Texte source:
Droit à manifester vraiment ?

Encore le droit de manifester ? Des Gilets jaunes interpellés place de la Concorde, dont Eric Drouet

Ce mercredi soir, près des Champs Elysées, les forces de police ont interpellé une dizaine de personnes, des passants comme des manifestants, dont Eric Drouet, figure des Gilets jaunes. Peu avant, les Gilets jaunes étaient venus déposer des bougies place de la Concorde en soutien aux Gilets jaunes blessés ou décédés depuis le début du mouvement. Eric Drouet a été interpellé pour ne pas avoir…déclaré la manifestation.

jeudi 3 janvier

L’un des vœux d’Emmanuel Macron est en passe d’être exaucé. Il avait affirmé que « l’état de droit, l’ordre Républicain sera assuré sans complaisance ». Résultat : Seize femmes ont notamment été interpellées pour simple vérification d’identité alors qu’elles marchaient sur les Champs-Elysées, tandis que Eric Drouet, figure des Gilets jaunes, a été interpellé et est toujours en garde à vue. Le gouvernement et la majorité ont défendu l’arrestation d’Eric Drouet, la justifiant par la nécessité de "respecter l’Etat de droit" et l’obligation de déclarer toute manifestation.

Données fournies:
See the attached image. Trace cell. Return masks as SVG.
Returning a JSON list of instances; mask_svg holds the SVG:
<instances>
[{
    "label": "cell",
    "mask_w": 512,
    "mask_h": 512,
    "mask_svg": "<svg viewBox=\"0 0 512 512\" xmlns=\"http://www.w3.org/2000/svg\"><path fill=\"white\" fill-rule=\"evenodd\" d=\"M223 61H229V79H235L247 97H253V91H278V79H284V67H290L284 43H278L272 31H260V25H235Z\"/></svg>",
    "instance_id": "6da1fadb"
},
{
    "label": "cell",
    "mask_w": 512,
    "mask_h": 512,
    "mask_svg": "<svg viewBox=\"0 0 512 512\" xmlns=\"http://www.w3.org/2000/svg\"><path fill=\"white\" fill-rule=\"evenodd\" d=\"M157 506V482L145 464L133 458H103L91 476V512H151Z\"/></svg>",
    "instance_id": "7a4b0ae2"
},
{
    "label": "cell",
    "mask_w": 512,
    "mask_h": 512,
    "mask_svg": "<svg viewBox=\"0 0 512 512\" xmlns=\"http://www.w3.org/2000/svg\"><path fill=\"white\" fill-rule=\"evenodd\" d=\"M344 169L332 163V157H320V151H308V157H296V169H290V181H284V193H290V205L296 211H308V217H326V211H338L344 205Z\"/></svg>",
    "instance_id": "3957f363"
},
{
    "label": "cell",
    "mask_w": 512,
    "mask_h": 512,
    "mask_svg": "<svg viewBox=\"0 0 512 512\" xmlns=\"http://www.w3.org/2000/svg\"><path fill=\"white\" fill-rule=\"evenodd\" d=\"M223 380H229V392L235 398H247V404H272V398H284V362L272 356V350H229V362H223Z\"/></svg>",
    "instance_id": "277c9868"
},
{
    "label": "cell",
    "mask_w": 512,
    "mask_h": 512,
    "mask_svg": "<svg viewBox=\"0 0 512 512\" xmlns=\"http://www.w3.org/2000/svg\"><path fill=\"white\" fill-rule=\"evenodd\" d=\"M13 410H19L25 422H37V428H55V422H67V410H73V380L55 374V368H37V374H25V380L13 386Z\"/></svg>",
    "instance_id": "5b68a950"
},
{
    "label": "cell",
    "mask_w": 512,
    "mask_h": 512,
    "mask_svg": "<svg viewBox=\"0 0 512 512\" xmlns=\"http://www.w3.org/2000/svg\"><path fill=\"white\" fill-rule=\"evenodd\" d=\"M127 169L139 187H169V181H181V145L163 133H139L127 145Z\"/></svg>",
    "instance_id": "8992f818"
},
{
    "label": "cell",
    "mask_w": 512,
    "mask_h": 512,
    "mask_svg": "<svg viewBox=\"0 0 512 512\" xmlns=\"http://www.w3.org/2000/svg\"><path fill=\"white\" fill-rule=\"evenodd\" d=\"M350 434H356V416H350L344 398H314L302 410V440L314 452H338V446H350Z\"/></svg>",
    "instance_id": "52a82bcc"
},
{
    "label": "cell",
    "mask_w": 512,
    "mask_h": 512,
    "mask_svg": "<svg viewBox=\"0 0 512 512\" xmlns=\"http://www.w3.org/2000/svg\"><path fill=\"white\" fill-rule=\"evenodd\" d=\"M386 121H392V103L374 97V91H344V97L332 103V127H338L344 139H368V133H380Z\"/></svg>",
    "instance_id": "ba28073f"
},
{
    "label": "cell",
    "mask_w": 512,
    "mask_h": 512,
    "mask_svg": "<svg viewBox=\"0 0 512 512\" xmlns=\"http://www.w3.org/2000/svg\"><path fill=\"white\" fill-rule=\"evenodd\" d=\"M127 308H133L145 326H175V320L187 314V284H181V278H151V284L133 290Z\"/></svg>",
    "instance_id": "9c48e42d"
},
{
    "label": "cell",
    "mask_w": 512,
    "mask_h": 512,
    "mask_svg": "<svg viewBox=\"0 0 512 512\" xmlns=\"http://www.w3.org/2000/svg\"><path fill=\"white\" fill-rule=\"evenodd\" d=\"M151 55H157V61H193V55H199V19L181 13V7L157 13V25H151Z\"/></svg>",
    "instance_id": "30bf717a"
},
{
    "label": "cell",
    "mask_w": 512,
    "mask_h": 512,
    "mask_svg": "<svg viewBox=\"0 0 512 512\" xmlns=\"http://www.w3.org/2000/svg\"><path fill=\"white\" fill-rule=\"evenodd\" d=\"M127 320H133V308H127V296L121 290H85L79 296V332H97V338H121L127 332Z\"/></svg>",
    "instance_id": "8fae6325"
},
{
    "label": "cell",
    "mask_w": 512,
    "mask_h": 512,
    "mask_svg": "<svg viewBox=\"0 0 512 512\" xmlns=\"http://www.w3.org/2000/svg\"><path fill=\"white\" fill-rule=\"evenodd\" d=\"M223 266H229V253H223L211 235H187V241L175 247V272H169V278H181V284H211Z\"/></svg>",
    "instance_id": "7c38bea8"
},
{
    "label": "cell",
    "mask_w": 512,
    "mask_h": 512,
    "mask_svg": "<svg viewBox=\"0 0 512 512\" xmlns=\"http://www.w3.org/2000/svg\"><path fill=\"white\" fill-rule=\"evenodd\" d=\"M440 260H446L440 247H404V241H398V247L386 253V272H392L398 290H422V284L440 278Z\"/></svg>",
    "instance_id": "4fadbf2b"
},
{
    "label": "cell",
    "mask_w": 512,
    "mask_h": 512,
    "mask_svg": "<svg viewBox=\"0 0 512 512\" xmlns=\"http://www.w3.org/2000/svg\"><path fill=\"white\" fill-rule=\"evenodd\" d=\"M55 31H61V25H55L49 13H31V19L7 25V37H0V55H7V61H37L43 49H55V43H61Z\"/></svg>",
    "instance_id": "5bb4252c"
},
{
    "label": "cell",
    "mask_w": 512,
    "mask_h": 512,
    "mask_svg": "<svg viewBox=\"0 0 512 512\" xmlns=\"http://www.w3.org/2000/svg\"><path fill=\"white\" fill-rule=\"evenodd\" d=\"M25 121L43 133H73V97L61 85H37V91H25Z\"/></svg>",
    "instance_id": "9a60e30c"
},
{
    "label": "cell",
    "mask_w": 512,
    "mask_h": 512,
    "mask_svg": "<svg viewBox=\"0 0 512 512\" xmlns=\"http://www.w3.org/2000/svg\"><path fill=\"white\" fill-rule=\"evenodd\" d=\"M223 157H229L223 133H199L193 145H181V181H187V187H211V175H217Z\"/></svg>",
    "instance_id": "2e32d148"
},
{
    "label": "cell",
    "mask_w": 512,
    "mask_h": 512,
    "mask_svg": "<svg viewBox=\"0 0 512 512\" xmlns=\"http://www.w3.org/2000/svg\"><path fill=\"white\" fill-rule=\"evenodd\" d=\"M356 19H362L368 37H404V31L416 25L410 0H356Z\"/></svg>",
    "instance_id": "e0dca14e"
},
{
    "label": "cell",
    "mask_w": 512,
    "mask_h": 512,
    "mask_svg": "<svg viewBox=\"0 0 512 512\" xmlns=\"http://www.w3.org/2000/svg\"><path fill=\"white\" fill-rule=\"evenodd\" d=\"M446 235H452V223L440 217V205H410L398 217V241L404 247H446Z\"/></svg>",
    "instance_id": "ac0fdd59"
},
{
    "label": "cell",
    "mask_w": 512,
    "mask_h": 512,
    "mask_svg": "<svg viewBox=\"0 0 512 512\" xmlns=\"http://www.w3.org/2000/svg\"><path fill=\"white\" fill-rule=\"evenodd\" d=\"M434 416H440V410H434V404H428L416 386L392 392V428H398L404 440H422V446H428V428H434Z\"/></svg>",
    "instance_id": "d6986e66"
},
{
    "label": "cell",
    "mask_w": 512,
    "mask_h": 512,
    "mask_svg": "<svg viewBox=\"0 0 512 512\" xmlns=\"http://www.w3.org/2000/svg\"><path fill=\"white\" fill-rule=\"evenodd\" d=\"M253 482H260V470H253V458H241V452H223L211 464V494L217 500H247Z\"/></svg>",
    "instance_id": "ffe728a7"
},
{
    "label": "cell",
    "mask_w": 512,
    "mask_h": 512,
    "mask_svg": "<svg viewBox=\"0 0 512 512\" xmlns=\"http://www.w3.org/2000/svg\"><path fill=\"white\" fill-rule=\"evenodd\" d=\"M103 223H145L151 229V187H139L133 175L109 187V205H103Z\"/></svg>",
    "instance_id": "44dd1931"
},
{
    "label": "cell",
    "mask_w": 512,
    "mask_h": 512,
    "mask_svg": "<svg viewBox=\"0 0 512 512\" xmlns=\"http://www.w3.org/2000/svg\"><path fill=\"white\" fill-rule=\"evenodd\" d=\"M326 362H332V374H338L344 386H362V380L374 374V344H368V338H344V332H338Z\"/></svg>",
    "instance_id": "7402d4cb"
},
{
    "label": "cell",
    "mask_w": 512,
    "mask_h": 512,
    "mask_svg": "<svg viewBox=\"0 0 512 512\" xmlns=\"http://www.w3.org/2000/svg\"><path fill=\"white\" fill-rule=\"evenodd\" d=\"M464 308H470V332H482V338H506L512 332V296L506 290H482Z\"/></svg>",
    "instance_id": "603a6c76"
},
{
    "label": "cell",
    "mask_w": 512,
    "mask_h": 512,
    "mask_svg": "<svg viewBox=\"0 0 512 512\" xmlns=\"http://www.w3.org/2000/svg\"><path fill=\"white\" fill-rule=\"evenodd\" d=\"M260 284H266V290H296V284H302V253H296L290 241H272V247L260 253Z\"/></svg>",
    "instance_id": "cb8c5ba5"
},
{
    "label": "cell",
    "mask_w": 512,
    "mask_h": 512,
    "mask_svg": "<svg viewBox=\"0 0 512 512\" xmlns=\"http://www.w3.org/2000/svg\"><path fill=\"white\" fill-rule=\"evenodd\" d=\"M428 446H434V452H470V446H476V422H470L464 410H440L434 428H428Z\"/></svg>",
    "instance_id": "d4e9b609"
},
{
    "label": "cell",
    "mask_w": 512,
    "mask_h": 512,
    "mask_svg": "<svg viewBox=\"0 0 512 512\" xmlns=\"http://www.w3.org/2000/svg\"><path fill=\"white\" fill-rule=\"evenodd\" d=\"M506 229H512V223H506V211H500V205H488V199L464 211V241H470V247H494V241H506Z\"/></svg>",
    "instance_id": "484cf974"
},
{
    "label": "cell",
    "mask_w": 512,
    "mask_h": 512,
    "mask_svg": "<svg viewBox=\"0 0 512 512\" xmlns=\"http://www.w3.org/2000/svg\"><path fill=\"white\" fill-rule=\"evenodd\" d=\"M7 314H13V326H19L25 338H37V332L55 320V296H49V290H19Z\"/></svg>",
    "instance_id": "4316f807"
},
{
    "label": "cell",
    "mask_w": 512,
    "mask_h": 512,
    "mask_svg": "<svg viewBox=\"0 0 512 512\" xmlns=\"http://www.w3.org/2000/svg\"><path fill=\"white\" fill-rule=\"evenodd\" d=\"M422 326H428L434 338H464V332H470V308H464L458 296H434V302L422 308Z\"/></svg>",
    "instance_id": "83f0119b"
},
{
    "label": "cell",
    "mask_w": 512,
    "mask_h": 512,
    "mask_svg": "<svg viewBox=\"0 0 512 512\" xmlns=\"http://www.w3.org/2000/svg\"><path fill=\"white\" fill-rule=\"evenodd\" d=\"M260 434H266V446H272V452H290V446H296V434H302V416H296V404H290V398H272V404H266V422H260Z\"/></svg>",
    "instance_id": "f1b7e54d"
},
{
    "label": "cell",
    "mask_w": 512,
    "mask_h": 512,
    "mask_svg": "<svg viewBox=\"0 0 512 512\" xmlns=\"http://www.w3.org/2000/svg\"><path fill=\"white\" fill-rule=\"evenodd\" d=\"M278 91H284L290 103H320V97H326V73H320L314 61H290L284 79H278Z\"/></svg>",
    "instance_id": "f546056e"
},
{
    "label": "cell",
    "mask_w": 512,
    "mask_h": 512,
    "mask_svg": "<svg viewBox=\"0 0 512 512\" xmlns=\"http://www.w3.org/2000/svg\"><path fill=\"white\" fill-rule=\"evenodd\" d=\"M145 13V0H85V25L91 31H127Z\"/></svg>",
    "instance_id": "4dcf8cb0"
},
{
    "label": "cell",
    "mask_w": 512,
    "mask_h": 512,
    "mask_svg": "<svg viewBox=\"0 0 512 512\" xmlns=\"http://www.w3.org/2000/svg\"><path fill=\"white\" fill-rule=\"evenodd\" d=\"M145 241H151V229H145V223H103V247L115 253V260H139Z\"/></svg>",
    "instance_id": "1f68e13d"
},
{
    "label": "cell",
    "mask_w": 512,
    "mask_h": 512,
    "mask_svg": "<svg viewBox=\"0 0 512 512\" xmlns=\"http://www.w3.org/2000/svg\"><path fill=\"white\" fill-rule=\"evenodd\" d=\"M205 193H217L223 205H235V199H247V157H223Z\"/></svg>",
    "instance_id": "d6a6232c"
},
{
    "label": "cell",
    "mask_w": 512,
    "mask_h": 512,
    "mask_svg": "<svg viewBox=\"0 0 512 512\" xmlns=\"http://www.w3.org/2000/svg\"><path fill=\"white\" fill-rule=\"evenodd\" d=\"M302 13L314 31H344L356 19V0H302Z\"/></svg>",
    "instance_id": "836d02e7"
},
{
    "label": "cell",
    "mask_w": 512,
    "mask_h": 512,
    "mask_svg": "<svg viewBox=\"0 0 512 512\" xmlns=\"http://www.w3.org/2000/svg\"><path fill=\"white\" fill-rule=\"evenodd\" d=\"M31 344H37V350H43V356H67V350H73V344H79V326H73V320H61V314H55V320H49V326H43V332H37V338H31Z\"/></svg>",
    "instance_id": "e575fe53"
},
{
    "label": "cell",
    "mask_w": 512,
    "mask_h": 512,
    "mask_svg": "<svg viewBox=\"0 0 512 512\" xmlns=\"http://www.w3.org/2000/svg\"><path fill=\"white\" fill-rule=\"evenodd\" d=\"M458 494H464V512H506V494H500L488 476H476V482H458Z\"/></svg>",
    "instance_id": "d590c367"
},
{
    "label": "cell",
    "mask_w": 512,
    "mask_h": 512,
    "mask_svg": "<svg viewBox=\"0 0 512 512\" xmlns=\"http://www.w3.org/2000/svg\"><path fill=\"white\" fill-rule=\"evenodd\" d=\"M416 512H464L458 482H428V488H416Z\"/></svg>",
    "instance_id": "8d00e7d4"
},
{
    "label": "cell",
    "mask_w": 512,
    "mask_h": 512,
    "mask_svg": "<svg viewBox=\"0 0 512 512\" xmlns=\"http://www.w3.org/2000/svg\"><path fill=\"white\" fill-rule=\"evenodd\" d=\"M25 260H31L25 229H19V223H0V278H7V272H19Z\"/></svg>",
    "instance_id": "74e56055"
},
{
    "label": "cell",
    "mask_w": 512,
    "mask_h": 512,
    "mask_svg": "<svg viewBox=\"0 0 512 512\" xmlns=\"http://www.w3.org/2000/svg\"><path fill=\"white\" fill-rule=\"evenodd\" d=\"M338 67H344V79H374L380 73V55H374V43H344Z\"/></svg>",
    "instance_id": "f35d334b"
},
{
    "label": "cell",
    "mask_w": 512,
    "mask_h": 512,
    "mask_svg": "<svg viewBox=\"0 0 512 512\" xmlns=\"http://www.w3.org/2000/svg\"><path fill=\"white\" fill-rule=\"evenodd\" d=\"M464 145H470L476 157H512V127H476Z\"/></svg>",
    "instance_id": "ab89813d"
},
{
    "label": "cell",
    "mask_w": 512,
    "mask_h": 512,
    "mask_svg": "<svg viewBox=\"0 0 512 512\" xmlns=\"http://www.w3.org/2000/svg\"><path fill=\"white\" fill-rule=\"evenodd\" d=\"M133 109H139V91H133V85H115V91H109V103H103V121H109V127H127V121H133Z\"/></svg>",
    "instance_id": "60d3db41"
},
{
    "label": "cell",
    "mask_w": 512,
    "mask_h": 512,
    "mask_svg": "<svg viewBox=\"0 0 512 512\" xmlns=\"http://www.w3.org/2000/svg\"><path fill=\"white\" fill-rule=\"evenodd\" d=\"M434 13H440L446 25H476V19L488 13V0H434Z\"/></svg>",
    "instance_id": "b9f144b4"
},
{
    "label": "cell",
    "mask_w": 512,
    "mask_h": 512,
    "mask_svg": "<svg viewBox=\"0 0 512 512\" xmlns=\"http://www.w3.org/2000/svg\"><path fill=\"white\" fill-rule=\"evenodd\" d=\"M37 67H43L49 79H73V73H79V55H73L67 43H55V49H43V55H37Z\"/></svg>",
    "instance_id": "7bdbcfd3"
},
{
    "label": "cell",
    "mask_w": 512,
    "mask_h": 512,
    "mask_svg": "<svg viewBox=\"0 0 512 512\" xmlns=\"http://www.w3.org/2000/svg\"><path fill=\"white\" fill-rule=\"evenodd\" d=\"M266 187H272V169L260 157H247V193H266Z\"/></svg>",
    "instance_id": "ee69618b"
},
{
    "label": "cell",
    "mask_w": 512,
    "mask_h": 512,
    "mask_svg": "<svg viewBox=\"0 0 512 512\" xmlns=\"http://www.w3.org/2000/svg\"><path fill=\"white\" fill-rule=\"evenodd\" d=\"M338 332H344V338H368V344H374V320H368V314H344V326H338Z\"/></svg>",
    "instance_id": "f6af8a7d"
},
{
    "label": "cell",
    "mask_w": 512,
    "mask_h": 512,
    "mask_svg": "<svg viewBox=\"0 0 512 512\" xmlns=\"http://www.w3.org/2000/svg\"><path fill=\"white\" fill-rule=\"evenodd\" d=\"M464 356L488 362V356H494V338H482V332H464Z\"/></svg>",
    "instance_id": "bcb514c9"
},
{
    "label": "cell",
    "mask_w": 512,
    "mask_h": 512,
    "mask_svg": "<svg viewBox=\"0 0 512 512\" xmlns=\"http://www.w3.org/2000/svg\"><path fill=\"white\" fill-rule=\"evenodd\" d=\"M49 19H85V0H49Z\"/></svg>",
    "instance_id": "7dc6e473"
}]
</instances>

Explorer le contenu:
1. Reproduisez à l'identique le passage du texte sur les Gilets jaunes allant de « L’un des vœux » jusqu'à « déclarer toute manifestation. » inclus.
2. Reprenez, s'il vous plaît, le texte sur les Gilets jaunes là où il s'arrête et poursuivez-le.
Le listing provient d'une autre source que le texte.

Réponses par tâche:
1.
L’un des vœux d’Emmanuel Macron est en passe d’être exaucé. Il avait affirmé que « l’état de droit, l’ordre Républicain sera assuré sans complaisance ». Résultat : Seize femmes ont notamment été interpellées pour simple vérification d’identité alors qu’elles marchaient sur les Champs-Elysées, tandis que Eric Drouet, figure des Gilets jaunes, a été interpellé et est toujours en garde à vue. Le gouvernement et la majorité ont défendu l’arrestation d’Eric Drouet, la justifiant par la nécessité de "respecter l’Etat de droit" et l’obligation de déclarer toute manifestation.

2.
Bientôt une interdiction de marcher dans la rue ?

Cette fois, les gilets jaunes ont été placés en garde à vue pour « organisation d’une manifestation sans déclaration préalable » En faisant ainsi passer un rassemblement sur l’espace public pour une manifestation, c’est une façon pour le gouvernement d’utiliser l’arme judiciaire (qui oblige à déclarer une manifestation), pour prévenir toute forme de rassemblement spontané, marque de fabrique du mouvement des gilets jaunes, mais aussi plus largement empêcher à l’avenir toute forme de rassemblent qui pourrait alors tomber sous le coup de la loi.

En effet, aucun des présents aux rassemblements ne portaient de gilets jaunes, selon les consignes formulées par Drouet dans l’après-midi ; l’objectif était en effet de rejoindre la Concorde pour y allumer des bougies en hommage aux morts et aux blessés, comme le précisait Drouet dans une vidéo : « On ne vient pas manifester, on ne vient pas bloquer, on reste sur les trottoirs, sur les passages piétons, mais par contre, on va où on veut... Ce soir, on va pas faire une grosse action mais on veut choquer l’opinion publique. Je sais pas s’il y en aura qui seront avec nous sur les Champs (...) On va tous y aller sans gilets. »

A ce titre, seize femmes ont été interpellées pour simple vérification d’identité alors qu’elles ne faisaient que marcher sur les Champs-Elysées.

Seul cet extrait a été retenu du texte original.